▸ **Work required**:
Retype the part of the Wordfence API text starting at "Wordfence provides a" and ending at "on each site.", keeping every word and mark unchanged.

▸ **Text shown**:
□ □ □
Wordfence API

Additional functions for developers to import settings or whitelist IP-addresses.

Wordfence provides a few functions to developers through the API calls listed here. Other functions and objects that are not listed here are subject to change in future versions of Wordfence.

wordfence::importSettings()

Provides the ability to import Wordfence settings on multiple sites. If you only need to export/import settings on a few sites, see Exporting and Importing Wordfence Settings on the Wordfence options page instead.

Wordfence includes a public function that can be called by any developer from within WordPress. The function is:

wordfence::importSettings($token)

Where $token contains a token that you were given when you used the option to export your Wordfence settings.

This function lets you import Wordfence settings on potentially thousands of WordPress sites without manually having to sign-into those websites and do the import manually on each site.

Simply install Wordfence on each site and make sure it’s activated. Then execute this function making sure that you pass the correct token to it as a string and the function will make an API call to Wordfence servers and import the settings you saved.
□ □ □
▸ **Study material**:
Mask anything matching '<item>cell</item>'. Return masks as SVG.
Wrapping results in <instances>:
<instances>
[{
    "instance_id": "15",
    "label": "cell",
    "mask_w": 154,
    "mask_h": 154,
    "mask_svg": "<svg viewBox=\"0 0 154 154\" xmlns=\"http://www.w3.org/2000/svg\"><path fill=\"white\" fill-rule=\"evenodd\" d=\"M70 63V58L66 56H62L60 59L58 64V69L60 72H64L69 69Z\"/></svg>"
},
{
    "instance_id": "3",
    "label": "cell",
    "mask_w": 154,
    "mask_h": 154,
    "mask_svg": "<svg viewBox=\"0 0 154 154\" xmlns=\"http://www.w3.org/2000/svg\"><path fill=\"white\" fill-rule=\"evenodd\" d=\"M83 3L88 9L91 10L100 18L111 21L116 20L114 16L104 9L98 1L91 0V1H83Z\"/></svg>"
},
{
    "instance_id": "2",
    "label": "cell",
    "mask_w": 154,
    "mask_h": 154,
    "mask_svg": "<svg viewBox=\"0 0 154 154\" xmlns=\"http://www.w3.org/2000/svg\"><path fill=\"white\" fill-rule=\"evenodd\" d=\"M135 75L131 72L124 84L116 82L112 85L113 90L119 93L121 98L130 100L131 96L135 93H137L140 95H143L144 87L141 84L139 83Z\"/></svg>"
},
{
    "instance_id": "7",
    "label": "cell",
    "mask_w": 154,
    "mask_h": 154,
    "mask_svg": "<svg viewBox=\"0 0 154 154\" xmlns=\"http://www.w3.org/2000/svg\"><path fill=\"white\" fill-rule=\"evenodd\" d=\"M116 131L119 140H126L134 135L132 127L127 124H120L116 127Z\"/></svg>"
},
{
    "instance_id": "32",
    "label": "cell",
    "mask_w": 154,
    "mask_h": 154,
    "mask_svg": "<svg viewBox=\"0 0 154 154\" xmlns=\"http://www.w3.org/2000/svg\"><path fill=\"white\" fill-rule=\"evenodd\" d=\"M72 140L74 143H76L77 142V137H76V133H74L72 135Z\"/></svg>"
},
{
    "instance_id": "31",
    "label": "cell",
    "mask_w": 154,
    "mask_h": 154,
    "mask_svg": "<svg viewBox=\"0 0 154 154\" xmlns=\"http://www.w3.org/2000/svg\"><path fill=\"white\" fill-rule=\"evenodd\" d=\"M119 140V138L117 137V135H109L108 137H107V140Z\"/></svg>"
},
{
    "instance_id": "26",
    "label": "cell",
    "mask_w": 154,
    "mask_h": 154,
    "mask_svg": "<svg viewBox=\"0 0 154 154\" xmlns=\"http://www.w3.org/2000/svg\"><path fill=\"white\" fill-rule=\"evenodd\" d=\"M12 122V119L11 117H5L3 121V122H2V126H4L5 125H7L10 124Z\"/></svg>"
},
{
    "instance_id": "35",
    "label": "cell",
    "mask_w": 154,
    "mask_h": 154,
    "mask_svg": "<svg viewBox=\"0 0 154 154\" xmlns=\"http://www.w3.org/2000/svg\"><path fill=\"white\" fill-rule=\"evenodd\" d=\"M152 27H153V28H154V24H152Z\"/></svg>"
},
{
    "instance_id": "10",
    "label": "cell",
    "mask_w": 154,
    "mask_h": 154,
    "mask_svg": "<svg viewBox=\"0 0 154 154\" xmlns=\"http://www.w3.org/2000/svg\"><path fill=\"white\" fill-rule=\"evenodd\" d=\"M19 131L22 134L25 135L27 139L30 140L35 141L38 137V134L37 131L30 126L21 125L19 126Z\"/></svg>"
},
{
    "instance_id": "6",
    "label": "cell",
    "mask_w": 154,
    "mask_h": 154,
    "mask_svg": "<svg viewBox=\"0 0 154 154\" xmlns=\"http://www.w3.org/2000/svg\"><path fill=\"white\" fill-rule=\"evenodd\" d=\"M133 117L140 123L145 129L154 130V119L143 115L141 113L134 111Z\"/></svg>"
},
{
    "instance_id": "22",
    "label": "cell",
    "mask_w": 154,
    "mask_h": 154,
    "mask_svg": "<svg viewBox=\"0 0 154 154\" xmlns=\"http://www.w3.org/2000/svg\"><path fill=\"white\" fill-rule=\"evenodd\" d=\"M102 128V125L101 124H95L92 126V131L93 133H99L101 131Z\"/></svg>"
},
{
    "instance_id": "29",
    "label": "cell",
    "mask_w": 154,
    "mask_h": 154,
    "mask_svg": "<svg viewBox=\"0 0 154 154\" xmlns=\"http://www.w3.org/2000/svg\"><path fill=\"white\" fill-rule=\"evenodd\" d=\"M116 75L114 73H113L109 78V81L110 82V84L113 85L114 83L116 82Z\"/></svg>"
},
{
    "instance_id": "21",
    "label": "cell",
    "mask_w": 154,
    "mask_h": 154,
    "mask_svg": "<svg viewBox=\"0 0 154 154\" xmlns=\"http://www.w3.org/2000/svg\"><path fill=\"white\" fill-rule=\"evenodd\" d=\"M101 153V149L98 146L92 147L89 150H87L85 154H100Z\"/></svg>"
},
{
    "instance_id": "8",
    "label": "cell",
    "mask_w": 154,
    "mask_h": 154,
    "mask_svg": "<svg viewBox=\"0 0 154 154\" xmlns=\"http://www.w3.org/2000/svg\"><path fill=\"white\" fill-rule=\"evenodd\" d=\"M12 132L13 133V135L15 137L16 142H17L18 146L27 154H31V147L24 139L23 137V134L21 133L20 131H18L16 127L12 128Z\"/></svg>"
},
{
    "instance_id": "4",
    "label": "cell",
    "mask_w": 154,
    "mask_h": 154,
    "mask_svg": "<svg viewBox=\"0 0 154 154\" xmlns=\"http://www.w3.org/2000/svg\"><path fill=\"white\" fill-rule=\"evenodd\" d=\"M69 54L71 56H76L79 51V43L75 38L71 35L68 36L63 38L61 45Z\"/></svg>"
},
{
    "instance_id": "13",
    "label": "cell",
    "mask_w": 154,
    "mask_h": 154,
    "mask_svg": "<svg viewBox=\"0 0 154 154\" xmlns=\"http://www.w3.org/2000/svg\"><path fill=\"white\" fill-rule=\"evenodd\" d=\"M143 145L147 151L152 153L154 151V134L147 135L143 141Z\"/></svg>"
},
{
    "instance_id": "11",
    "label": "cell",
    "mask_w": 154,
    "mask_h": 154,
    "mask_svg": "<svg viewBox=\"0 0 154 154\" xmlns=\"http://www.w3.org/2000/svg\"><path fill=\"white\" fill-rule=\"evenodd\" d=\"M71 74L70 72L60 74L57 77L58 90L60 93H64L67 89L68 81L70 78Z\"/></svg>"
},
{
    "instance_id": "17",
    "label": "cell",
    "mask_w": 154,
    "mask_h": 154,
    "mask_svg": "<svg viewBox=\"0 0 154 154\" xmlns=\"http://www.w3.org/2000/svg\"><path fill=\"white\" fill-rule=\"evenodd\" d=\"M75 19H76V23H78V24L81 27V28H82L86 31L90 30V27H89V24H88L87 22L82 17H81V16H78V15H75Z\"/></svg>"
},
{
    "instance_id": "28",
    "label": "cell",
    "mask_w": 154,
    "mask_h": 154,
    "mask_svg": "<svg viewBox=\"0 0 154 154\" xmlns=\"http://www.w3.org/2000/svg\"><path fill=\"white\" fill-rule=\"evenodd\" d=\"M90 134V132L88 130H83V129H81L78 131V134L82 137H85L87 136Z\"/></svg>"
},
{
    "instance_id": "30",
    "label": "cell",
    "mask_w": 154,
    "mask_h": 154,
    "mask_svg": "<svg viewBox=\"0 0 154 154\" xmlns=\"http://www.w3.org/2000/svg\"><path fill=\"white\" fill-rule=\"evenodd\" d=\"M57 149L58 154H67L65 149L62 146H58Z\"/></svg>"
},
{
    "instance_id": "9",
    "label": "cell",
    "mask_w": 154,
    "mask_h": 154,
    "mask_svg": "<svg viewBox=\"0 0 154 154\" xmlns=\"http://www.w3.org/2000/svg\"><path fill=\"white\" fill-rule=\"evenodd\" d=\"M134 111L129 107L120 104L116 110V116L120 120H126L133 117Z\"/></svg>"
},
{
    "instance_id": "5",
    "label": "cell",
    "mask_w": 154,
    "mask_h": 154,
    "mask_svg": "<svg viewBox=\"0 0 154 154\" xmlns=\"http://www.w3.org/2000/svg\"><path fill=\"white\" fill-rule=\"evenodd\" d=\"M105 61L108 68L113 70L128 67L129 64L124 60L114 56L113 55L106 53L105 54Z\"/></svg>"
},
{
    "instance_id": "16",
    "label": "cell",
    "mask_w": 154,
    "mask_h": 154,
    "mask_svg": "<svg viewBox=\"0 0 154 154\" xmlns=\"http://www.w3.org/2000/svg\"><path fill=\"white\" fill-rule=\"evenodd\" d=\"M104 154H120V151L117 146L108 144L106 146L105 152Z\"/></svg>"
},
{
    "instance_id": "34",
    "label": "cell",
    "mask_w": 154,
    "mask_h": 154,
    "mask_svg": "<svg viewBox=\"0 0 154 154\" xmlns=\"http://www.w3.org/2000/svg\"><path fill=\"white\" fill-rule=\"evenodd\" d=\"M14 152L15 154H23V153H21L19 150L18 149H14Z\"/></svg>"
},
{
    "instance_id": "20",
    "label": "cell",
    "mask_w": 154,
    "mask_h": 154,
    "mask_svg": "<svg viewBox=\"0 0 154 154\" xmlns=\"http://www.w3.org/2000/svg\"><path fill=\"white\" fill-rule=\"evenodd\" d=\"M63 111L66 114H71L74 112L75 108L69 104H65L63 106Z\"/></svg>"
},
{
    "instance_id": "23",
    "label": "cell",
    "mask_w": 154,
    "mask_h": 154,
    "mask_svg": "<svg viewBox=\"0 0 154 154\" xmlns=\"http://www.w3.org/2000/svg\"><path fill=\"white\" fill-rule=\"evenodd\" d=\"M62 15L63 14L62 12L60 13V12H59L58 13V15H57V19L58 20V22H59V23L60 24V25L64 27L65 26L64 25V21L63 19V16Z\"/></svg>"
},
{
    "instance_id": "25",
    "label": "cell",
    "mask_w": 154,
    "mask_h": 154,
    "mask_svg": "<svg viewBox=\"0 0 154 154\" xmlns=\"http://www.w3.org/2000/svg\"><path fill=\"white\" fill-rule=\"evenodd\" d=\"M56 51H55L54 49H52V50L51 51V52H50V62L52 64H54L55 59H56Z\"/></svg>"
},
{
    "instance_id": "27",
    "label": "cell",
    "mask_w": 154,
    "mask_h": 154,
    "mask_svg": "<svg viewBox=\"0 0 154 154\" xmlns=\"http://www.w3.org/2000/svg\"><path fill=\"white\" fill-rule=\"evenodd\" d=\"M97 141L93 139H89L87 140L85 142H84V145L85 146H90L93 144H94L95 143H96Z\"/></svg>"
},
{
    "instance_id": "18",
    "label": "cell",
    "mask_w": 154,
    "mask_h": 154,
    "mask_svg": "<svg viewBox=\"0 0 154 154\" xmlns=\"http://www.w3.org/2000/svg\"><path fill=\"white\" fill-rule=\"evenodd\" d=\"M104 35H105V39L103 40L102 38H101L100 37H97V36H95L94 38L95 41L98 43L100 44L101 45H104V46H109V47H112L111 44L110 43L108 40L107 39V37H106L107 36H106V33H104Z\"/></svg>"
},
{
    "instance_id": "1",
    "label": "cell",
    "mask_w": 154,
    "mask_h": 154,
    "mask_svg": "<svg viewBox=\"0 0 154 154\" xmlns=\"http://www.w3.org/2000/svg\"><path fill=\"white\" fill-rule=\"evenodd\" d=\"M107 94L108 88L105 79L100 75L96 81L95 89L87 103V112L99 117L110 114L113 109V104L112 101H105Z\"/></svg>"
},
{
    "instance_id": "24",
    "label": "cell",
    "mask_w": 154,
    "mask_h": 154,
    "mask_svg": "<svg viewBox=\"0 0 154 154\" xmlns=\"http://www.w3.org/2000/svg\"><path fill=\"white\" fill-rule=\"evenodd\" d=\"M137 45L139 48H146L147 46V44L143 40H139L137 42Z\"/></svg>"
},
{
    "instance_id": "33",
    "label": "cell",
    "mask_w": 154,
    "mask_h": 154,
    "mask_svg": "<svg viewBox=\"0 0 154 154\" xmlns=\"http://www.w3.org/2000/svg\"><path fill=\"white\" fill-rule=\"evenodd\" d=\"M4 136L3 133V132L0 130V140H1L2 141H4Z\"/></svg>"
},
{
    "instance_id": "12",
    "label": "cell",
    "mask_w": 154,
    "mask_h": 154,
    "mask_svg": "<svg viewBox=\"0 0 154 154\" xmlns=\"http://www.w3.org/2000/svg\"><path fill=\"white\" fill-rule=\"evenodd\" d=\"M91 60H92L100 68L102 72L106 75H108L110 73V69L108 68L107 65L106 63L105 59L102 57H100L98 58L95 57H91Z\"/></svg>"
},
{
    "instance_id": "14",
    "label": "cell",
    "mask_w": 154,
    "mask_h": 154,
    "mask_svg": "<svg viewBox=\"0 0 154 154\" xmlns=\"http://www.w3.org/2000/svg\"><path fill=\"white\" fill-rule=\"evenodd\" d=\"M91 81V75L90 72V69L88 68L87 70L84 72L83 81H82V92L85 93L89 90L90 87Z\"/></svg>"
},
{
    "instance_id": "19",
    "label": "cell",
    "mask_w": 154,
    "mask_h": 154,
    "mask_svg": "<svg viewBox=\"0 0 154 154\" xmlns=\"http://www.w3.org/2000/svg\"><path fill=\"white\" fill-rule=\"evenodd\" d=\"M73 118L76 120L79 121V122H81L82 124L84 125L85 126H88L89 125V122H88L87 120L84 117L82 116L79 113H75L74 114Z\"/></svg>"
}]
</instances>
□ □ □
▸ **Reply**:
Wordfence provides a few functions to developers through the API calls listed here. Other functions and objects that are not listed here are subject to change in future versions of Wordfence.

wordfence::importSettings()

Provides the ability to import Wordfence settings on multiple sites. If you only need to export/import settings on a few sites, see Exporting and Importing Wordfence Settings on the Wordfence options page instead.

Wordfence includes a public function that can be called by any developer from within WordPress. The function is:

wordfence::importSettings($token)

Where $token contains a token that you were given when you used the option to export your Wordfence settings.

This function lets you import Wordfence settings on potentially thousands of WordPress sites without manually having to sign-into those websites and do the import manually on each site.